Some records
####################

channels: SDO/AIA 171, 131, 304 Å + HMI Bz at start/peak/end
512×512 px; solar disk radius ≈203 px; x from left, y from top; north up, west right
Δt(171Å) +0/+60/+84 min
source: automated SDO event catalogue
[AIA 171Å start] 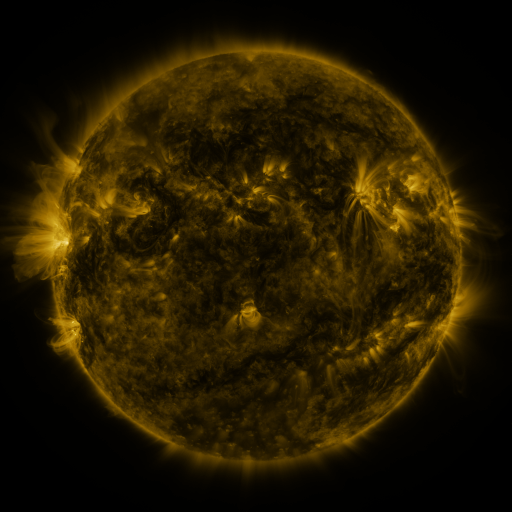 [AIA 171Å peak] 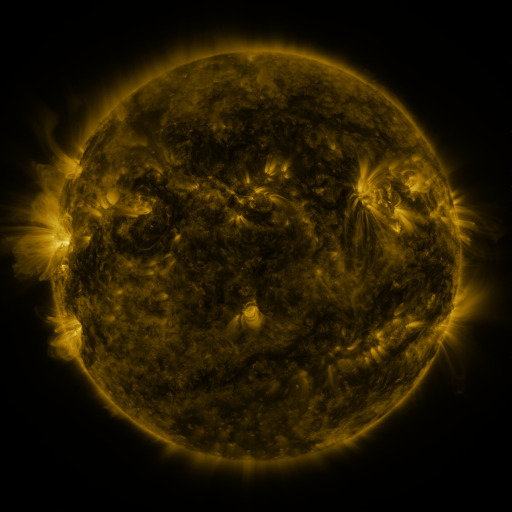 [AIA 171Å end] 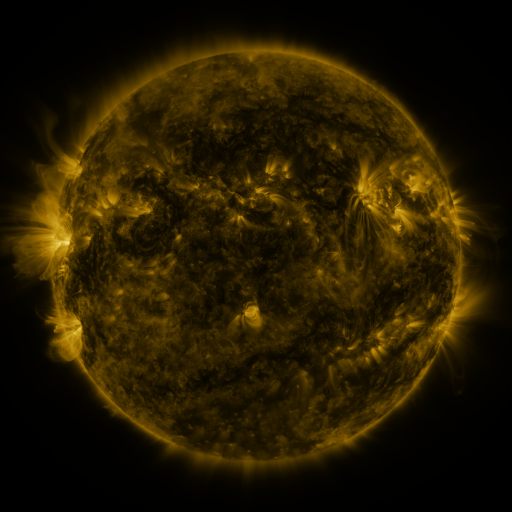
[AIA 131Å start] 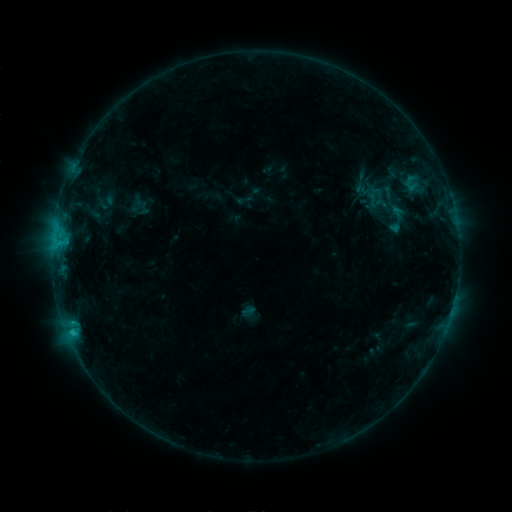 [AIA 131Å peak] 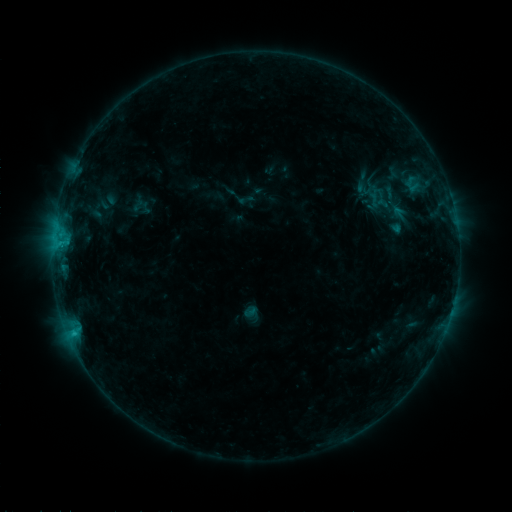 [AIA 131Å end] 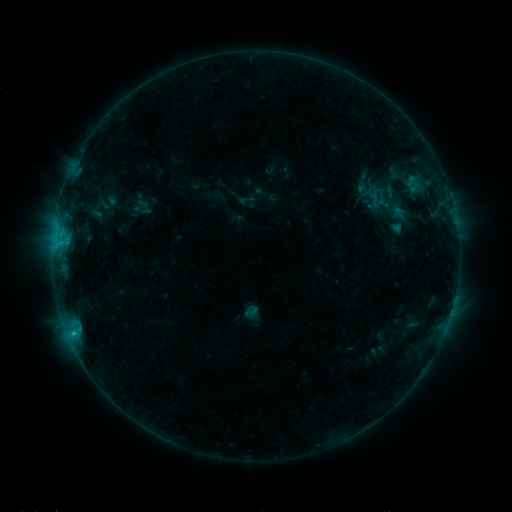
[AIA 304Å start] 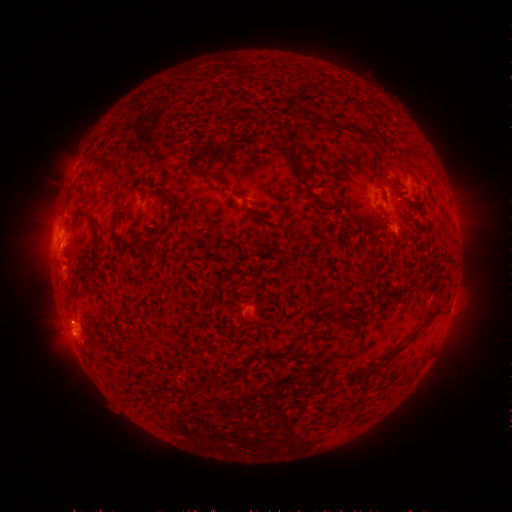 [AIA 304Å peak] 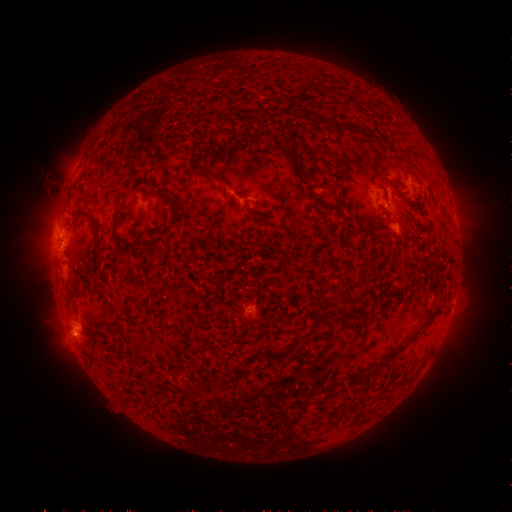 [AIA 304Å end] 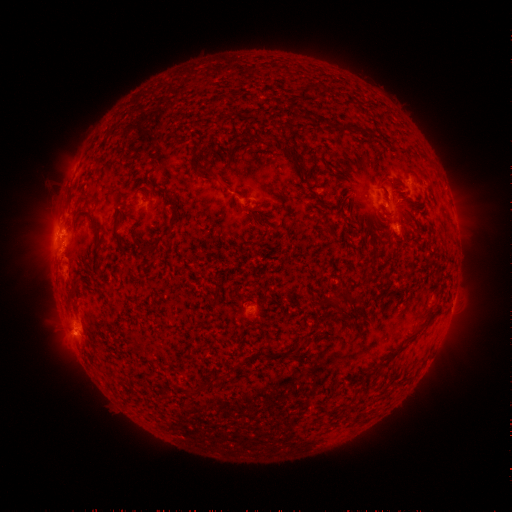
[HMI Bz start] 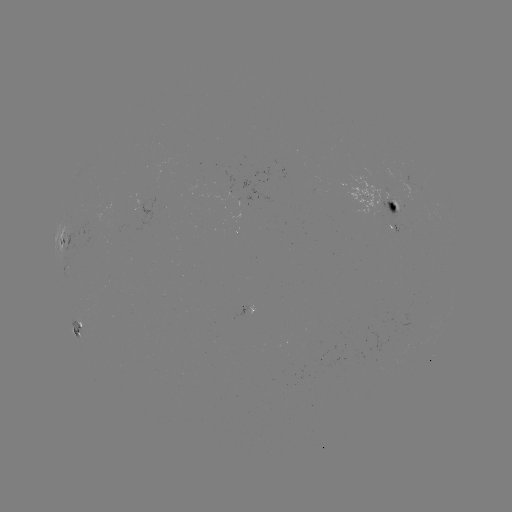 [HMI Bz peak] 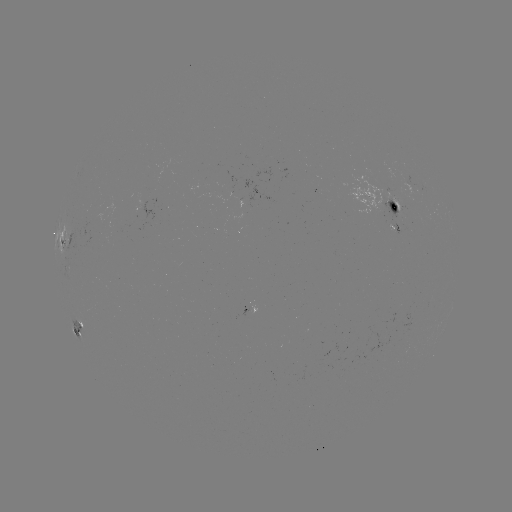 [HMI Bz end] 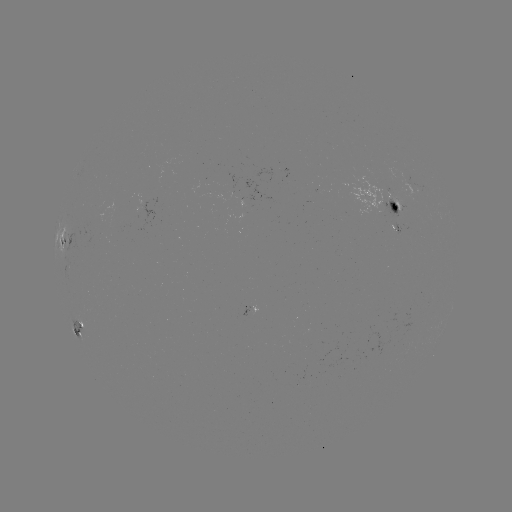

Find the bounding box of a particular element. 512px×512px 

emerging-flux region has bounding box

####################

## What you are asked to do
Pick out every line of the data above that contains the string "bounding", and copy each one in full. Case counts.

## Exercise output
Find the bounding box of a particular element. 512px×512px 
emerging-flux region has bounding box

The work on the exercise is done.